[Task input Boundary: Start]

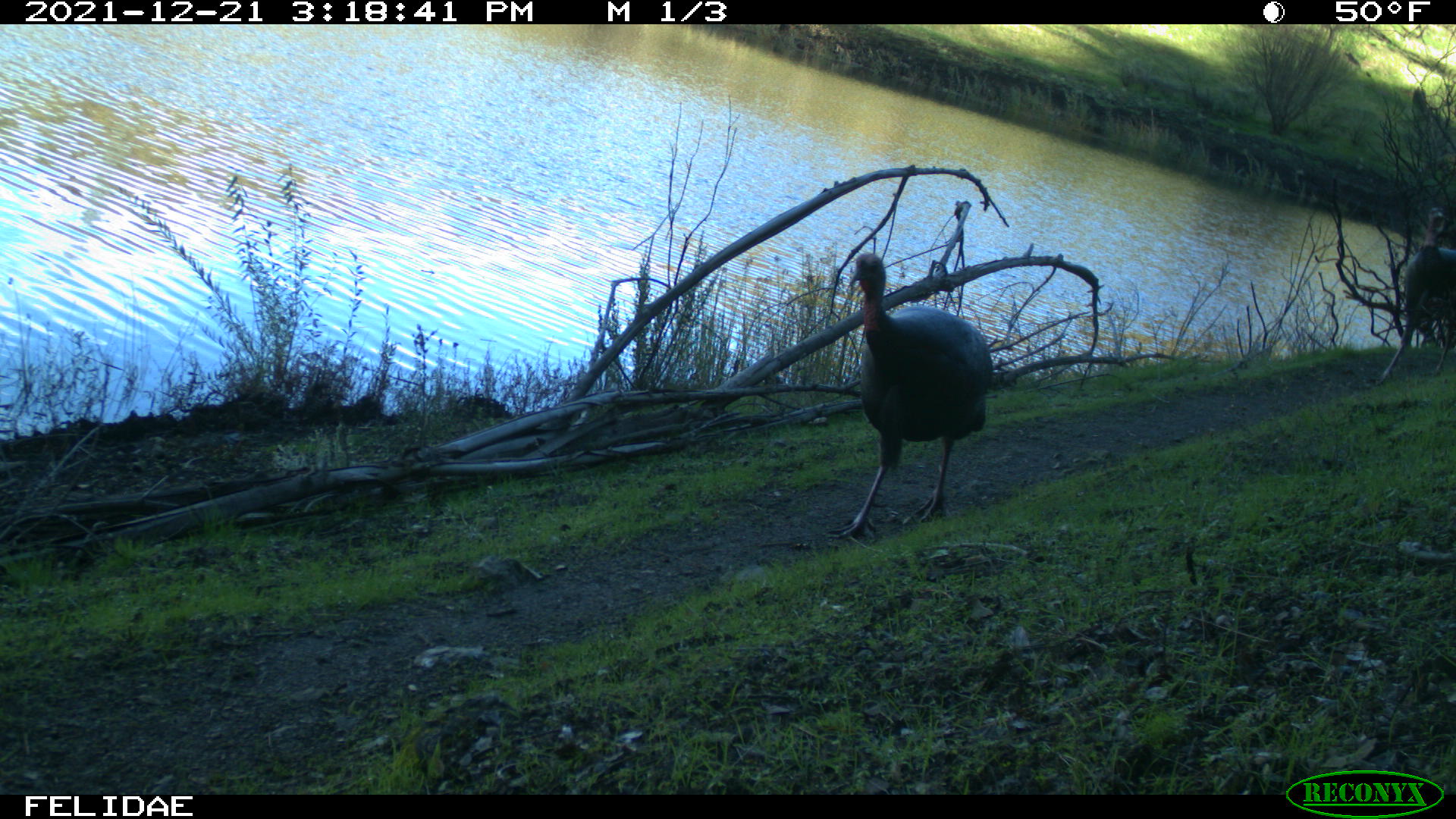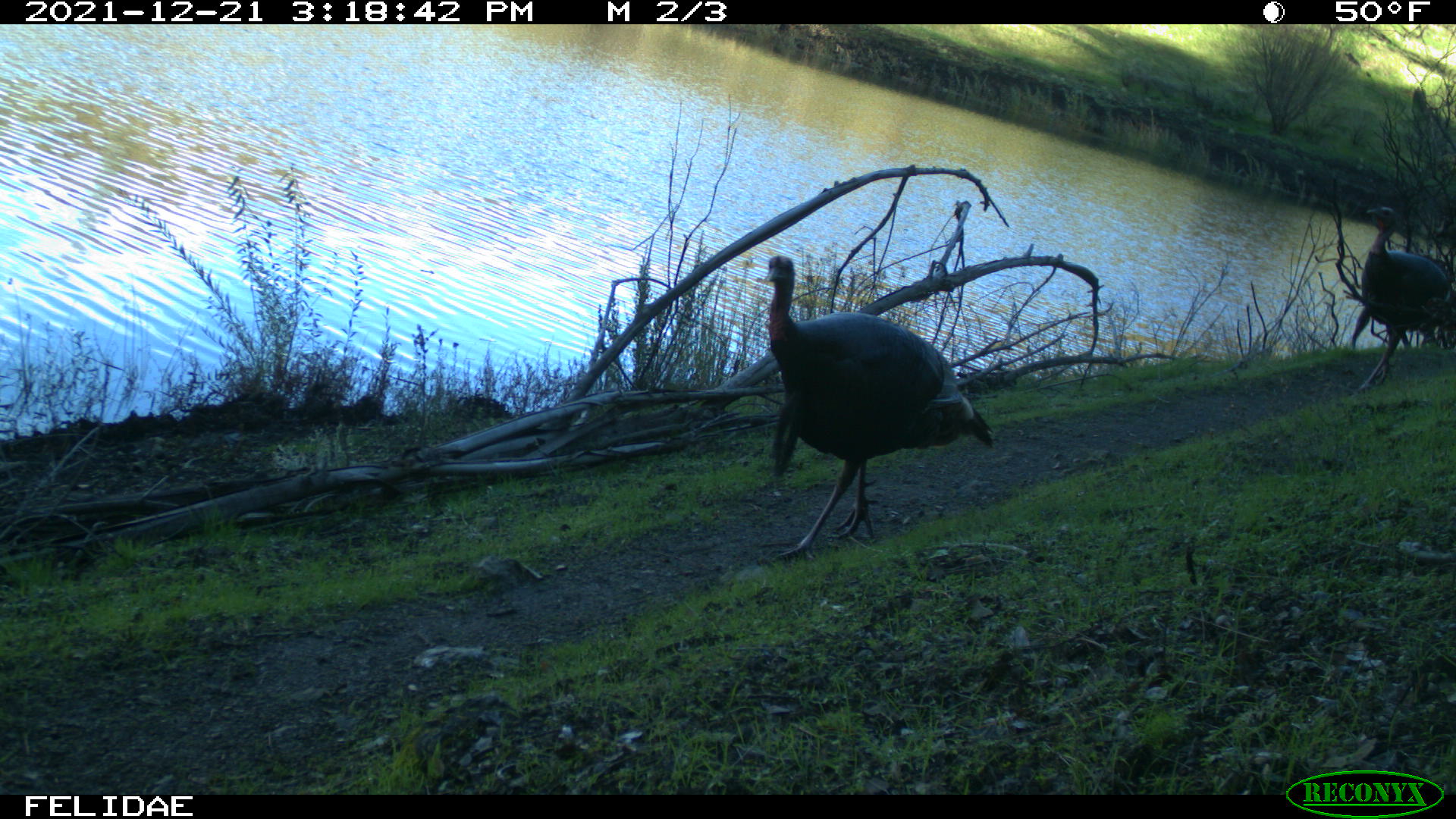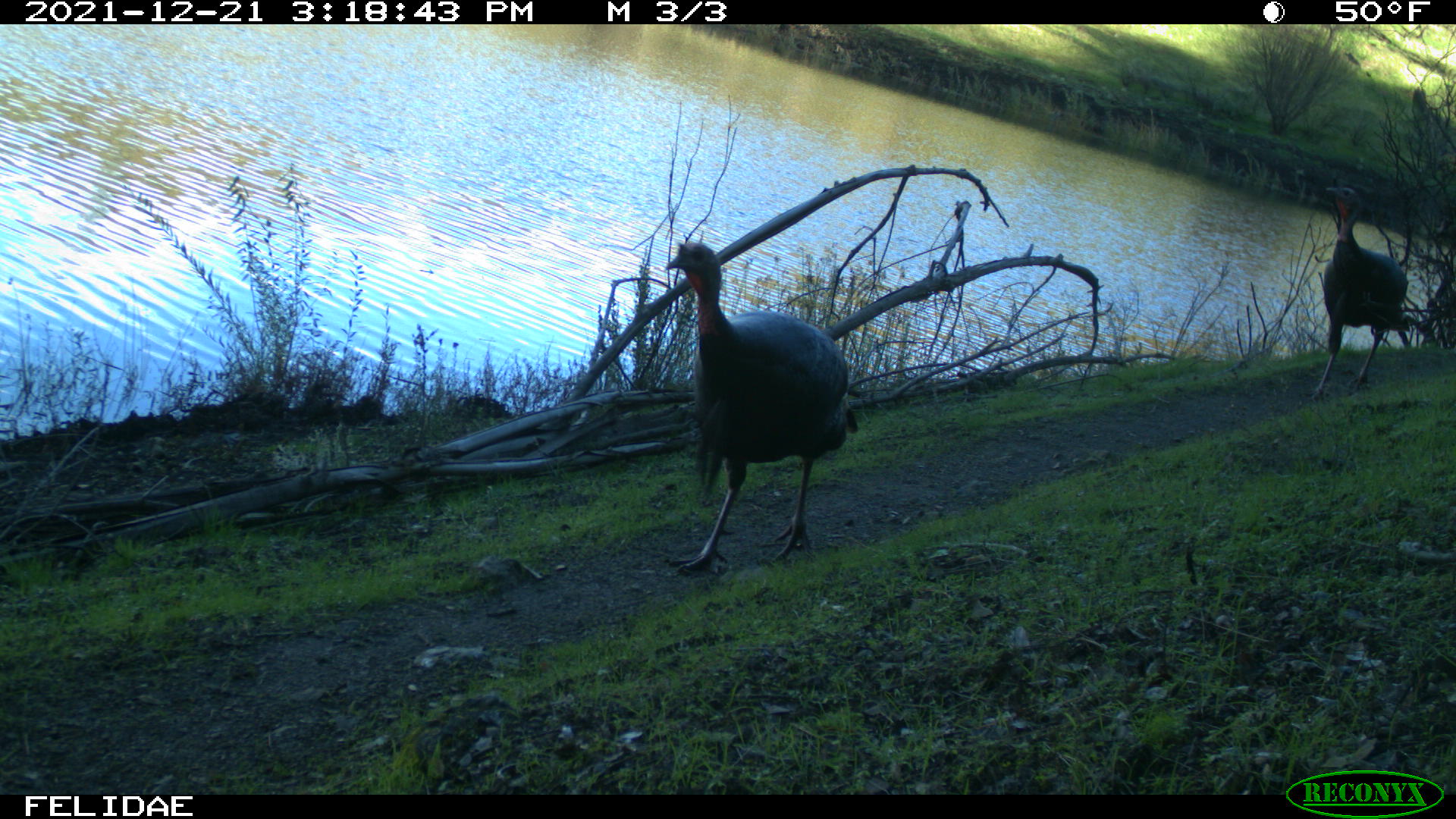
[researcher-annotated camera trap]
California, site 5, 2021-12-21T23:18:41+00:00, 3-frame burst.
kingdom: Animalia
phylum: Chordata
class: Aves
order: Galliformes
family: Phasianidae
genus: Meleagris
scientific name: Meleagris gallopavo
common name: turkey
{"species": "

[Task input Boundary: End]

Work required
Exact copy, no pictures: return the entries word for word.

Result
[researcher-annotated camera trap]
California, site 5, 2021-12-21T23:18:41+00:00, 3-frame burst.
kingdom: Animalia
phylum: Chordata
class: Aves
order: Galliformes
family: Phasianidae
genus: Meleagris
scientific name: Meleagris gallopavo
common name: turkey
{"species": "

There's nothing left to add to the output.